# Task to complete
Retype the whole listing, please, keeping every line exact and dropping the pictures.

# Material for this exercise

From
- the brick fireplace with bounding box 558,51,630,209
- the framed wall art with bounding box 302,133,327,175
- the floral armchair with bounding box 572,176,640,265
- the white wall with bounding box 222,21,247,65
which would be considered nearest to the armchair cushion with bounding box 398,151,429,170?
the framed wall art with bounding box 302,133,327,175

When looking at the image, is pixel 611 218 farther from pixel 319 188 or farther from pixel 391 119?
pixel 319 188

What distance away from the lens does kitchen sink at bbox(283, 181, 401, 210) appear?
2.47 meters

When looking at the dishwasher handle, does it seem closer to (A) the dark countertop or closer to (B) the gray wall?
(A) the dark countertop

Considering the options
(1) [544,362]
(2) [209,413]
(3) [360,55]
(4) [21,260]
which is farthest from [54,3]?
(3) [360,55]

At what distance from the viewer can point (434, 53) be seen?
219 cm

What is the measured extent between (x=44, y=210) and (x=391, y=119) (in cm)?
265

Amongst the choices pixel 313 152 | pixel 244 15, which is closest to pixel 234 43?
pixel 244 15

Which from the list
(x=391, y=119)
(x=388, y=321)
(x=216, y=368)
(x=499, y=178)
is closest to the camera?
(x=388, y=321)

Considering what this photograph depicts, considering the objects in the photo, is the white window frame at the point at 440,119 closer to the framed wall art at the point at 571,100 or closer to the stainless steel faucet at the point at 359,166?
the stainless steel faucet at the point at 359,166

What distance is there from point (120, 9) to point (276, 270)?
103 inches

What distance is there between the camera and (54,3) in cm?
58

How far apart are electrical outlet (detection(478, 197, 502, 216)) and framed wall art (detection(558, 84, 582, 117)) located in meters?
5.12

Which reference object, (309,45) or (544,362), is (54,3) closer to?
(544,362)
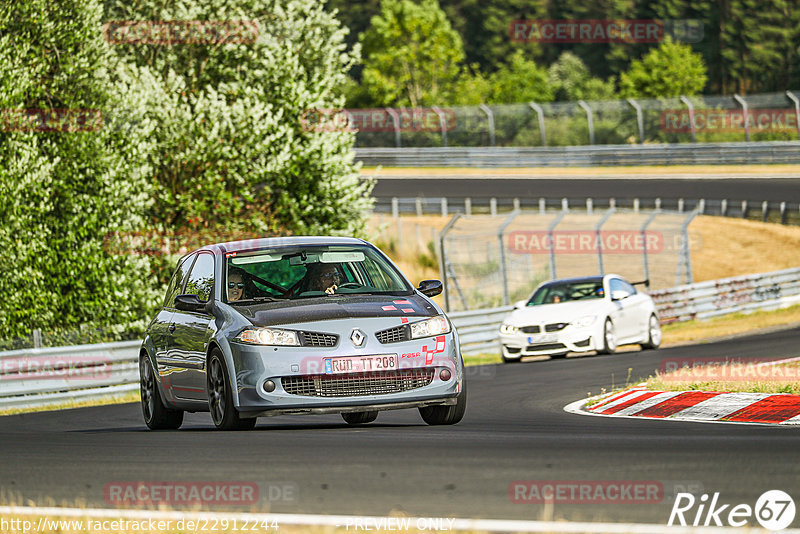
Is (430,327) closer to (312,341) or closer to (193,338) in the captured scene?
(312,341)

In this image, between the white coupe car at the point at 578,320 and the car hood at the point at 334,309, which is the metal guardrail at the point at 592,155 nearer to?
the white coupe car at the point at 578,320

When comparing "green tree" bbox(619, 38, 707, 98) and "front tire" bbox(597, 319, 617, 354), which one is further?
"green tree" bbox(619, 38, 707, 98)

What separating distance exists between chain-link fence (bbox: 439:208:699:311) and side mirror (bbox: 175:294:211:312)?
14.5 m

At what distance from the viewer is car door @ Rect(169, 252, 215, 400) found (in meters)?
10.2

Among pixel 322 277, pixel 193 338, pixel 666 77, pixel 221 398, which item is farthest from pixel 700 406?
pixel 666 77

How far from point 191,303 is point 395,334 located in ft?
6.14

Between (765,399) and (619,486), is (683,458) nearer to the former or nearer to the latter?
(619,486)

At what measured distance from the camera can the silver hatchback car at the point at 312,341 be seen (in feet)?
30.5

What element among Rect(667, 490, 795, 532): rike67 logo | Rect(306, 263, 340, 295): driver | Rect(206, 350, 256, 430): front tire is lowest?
Rect(206, 350, 256, 430): front tire

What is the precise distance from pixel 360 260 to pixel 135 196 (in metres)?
14.9

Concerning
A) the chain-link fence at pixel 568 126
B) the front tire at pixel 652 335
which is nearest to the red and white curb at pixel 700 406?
the front tire at pixel 652 335

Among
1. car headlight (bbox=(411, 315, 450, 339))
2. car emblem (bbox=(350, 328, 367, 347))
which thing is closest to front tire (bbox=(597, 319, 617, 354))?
car headlight (bbox=(411, 315, 450, 339))

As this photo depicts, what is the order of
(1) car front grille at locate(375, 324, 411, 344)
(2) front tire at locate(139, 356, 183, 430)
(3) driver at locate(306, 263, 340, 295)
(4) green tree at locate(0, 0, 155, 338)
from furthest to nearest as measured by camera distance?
(4) green tree at locate(0, 0, 155, 338), (2) front tire at locate(139, 356, 183, 430), (3) driver at locate(306, 263, 340, 295), (1) car front grille at locate(375, 324, 411, 344)

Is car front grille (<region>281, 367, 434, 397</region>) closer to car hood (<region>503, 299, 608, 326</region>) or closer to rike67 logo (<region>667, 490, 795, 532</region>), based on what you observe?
rike67 logo (<region>667, 490, 795, 532</region>)
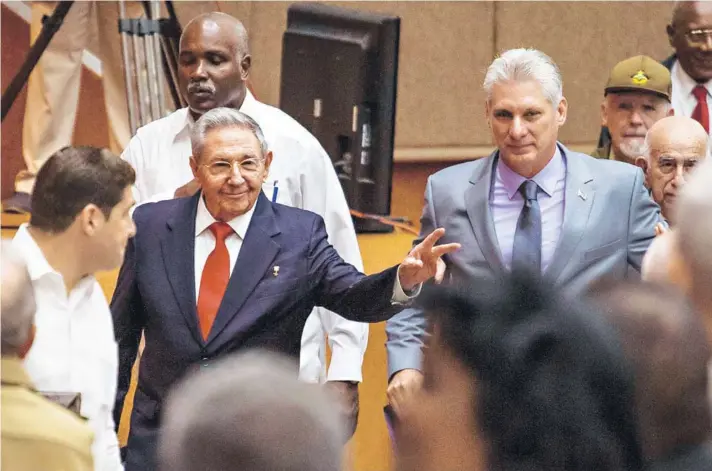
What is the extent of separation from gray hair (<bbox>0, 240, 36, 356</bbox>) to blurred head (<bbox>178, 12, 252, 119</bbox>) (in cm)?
160

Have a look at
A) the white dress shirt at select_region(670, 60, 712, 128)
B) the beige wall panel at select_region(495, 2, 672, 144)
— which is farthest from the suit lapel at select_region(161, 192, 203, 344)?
the beige wall panel at select_region(495, 2, 672, 144)

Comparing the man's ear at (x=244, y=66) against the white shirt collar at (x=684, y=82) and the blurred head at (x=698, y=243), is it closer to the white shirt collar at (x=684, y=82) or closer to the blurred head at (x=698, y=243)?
the white shirt collar at (x=684, y=82)

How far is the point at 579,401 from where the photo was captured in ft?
4.99

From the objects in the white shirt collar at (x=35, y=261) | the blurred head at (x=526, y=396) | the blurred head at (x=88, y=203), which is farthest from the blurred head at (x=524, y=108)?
the blurred head at (x=526, y=396)

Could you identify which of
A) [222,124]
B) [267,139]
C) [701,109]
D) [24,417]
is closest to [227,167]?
[222,124]

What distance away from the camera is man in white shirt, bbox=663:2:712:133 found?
4168mm

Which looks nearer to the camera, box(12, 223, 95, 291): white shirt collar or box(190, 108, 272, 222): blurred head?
box(12, 223, 95, 291): white shirt collar

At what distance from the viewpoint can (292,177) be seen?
355 cm

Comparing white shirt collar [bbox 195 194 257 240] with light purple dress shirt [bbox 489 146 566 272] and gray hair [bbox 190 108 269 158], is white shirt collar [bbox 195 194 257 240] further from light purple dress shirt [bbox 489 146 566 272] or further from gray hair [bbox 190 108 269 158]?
light purple dress shirt [bbox 489 146 566 272]

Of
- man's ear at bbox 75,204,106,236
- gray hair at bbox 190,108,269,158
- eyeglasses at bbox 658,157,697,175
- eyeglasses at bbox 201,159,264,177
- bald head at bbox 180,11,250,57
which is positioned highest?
bald head at bbox 180,11,250,57

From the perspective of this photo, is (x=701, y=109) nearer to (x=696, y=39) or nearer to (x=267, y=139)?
(x=696, y=39)

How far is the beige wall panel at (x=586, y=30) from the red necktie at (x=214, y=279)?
10.8 ft

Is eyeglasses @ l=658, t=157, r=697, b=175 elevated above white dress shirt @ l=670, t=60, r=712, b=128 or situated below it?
below

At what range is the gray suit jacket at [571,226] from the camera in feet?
9.84
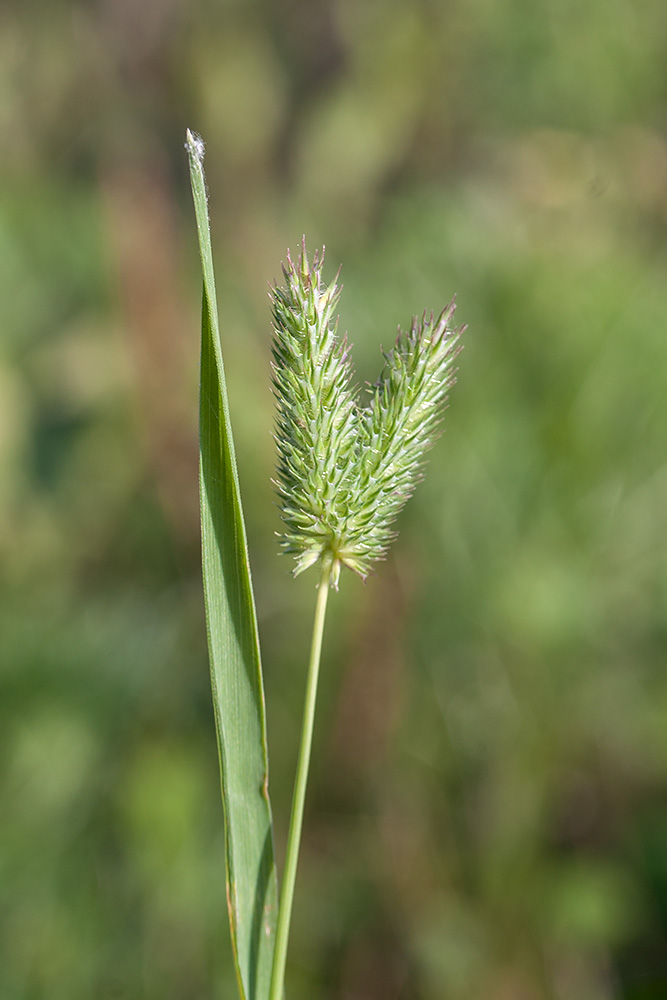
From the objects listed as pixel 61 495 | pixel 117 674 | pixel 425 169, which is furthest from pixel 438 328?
pixel 425 169

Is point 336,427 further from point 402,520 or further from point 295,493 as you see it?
point 402,520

# Output of the task
From
- the brick fireplace with bounding box 558,51,630,209
- the framed wall art with bounding box 302,133,327,175
- the floral armchair with bounding box 572,176,640,265
- the white wall with bounding box 222,21,247,65
which would be considered nearest to the armchair cushion with bounding box 398,151,429,170?
the framed wall art with bounding box 302,133,327,175

When looking at the image, is pixel 611 218 farther from pixel 319 188 or farther from pixel 391 119?
pixel 319 188

What distance away from the lens does kitchen sink at bbox(283, 181, 401, 210) appear?
2.47 meters

When looking at the dishwasher handle, does it seem closer to (A) the dark countertop or closer to (B) the gray wall?
(A) the dark countertop

Considering the options
(1) [544,362]
(2) [209,413]
(3) [360,55]
(4) [21,260]
which is farthest from [54,3]?
(3) [360,55]

At what distance from the viewer can point (434, 53) be seen?
219 cm

What is the measured extent between (x=44, y=210) and (x=391, y=119) (in cm)?
265

Amongst the choices pixel 313 152 | pixel 244 15, which is closest to pixel 234 43?
pixel 244 15

Which from the list
(x=391, y=119)
(x=388, y=321)
(x=216, y=368)
(x=499, y=178)
is closest to the camera?
(x=388, y=321)

Considering what this photograph depicts, considering the objects in the photo, is the white window frame at the point at 440,119 closer to the framed wall art at the point at 571,100 or closer to the stainless steel faucet at the point at 359,166?
the stainless steel faucet at the point at 359,166

What distance is there from point (120, 9) to point (276, 270)?
103 inches

What distance is there between the camera and (54,3) in cm?
58

How far apart are electrical outlet (detection(478, 197, 502, 216)) and framed wall art (detection(558, 84, 582, 117)) located in meters?
5.12

Which reference object, (309,45) or (544,362), is (54,3) closer to?
(544,362)
Is (430,327) closer to (312,341) or closer to (193,338) in the captured scene?
(312,341)

In this image, between the white coupe car at the point at 578,320 and the car hood at the point at 334,309, which is the metal guardrail at the point at 592,155 nearer to?
the white coupe car at the point at 578,320

When comparing "green tree" bbox(619, 38, 707, 98) and "front tire" bbox(597, 319, 617, 354), which one is further?
"green tree" bbox(619, 38, 707, 98)

What separating distance exists between chain-link fence (bbox: 439:208:699:311) and side mirror (bbox: 175:294:211:312)?
14.5 m

At what distance from the viewer is car door @ Rect(169, 252, 215, 400) found (in meters)?
10.2

Among pixel 322 277, pixel 193 338, pixel 666 77, pixel 221 398, which item is farthest from pixel 700 406?
pixel 666 77

How far from point 191,303 is point 395,334 located in ft?
6.14

Between (765,399) and (619,486), is (683,458) nearer to the former or nearer to the latter?
(619,486)

At what measured distance from the camera can the silver hatchback car at the point at 312,341 be seen (in feet)?
30.5

What element among Rect(667, 490, 795, 532): rike67 logo | Rect(306, 263, 340, 295): driver | Rect(206, 350, 256, 430): front tire is lowest?
Rect(206, 350, 256, 430): front tire

What is the precise distance from pixel 360 260 to pixel 135 196 (in metres)?
14.9

Concerning
A) the chain-link fence at pixel 568 126
B) the front tire at pixel 652 335
which is nearest to the red and white curb at pixel 700 406?
the front tire at pixel 652 335

Among
1. car headlight (bbox=(411, 315, 450, 339))
2. car emblem (bbox=(350, 328, 367, 347))
which thing is closest to front tire (bbox=(597, 319, 617, 354))?
car headlight (bbox=(411, 315, 450, 339))

As this photo depicts, what is the order of
(1) car front grille at locate(375, 324, 411, 344)
(2) front tire at locate(139, 356, 183, 430)
(3) driver at locate(306, 263, 340, 295)
(4) green tree at locate(0, 0, 155, 338)
from furthest to nearest as measured by camera distance?
(4) green tree at locate(0, 0, 155, 338), (2) front tire at locate(139, 356, 183, 430), (3) driver at locate(306, 263, 340, 295), (1) car front grille at locate(375, 324, 411, 344)

Is car front grille (<region>281, 367, 434, 397</region>) closer to car hood (<region>503, 299, 608, 326</region>) or closer to rike67 logo (<region>667, 490, 795, 532</region>), based on what you observe?
rike67 logo (<region>667, 490, 795, 532</region>)
What is the extent of separation from gray hair (<bbox>0, 240, 36, 356</bbox>) to blurred head (<bbox>178, 12, 252, 119</bbox>) (in cm)?
160

Have a look at
A) the white dress shirt at select_region(670, 60, 712, 128)
B) the beige wall panel at select_region(495, 2, 672, 144)
— which is farthest from the suit lapel at select_region(161, 192, 203, 344)?
the beige wall panel at select_region(495, 2, 672, 144)

Comparing the man's ear at (x=244, y=66) against the white shirt collar at (x=684, y=82) and the blurred head at (x=698, y=243), is it closer to the white shirt collar at (x=684, y=82) or closer to the blurred head at (x=698, y=243)?
the white shirt collar at (x=684, y=82)

How far is the point at 579,401 from where the photo was captured in ft?
4.99

From the objects in the white shirt collar at (x=35, y=261) | the blurred head at (x=526, y=396) | the blurred head at (x=88, y=203), which is farthest from the blurred head at (x=524, y=108)?
the blurred head at (x=526, y=396)

Could you identify which of
A) [222,124]
B) [267,139]
C) [701,109]
D) [24,417]
is closest to [227,167]?
[222,124]

What distance away from the camera is man in white shirt, bbox=663:2:712:133 found?
4168mm

Which looks nearer to the camera, box(12, 223, 95, 291): white shirt collar or box(190, 108, 272, 222): blurred head?
box(12, 223, 95, 291): white shirt collar

At what distance from the viewpoint can (292,177) be seen?
355 cm

Comparing white shirt collar [bbox 195 194 257 240] with light purple dress shirt [bbox 489 146 566 272] and gray hair [bbox 190 108 269 158], is white shirt collar [bbox 195 194 257 240] further from light purple dress shirt [bbox 489 146 566 272] or further from gray hair [bbox 190 108 269 158]?
light purple dress shirt [bbox 489 146 566 272]

Of
- man's ear at bbox 75,204,106,236
- gray hair at bbox 190,108,269,158
- eyeglasses at bbox 658,157,697,175
- eyeglasses at bbox 201,159,264,177
- bald head at bbox 180,11,250,57
which is positioned highest?
bald head at bbox 180,11,250,57

From the perspective of this photo, is (x=701, y=109) nearer to (x=696, y=39) or nearer to (x=267, y=139)?
(x=696, y=39)

How far is the beige wall panel at (x=586, y=30) from the red necktie at (x=214, y=279)?
10.8 ft

Is eyeglasses @ l=658, t=157, r=697, b=175 elevated above white dress shirt @ l=670, t=60, r=712, b=128 or situated below it?
below

At what range is the gray suit jacket at [571,226] from the camera in feet?
9.84
From the objects listed as pixel 61 495 | pixel 117 674 | pixel 425 169, which is furthest from pixel 438 328?
pixel 425 169

Is point 336,427 further from point 402,520 or further from point 295,493 as you see it?
point 402,520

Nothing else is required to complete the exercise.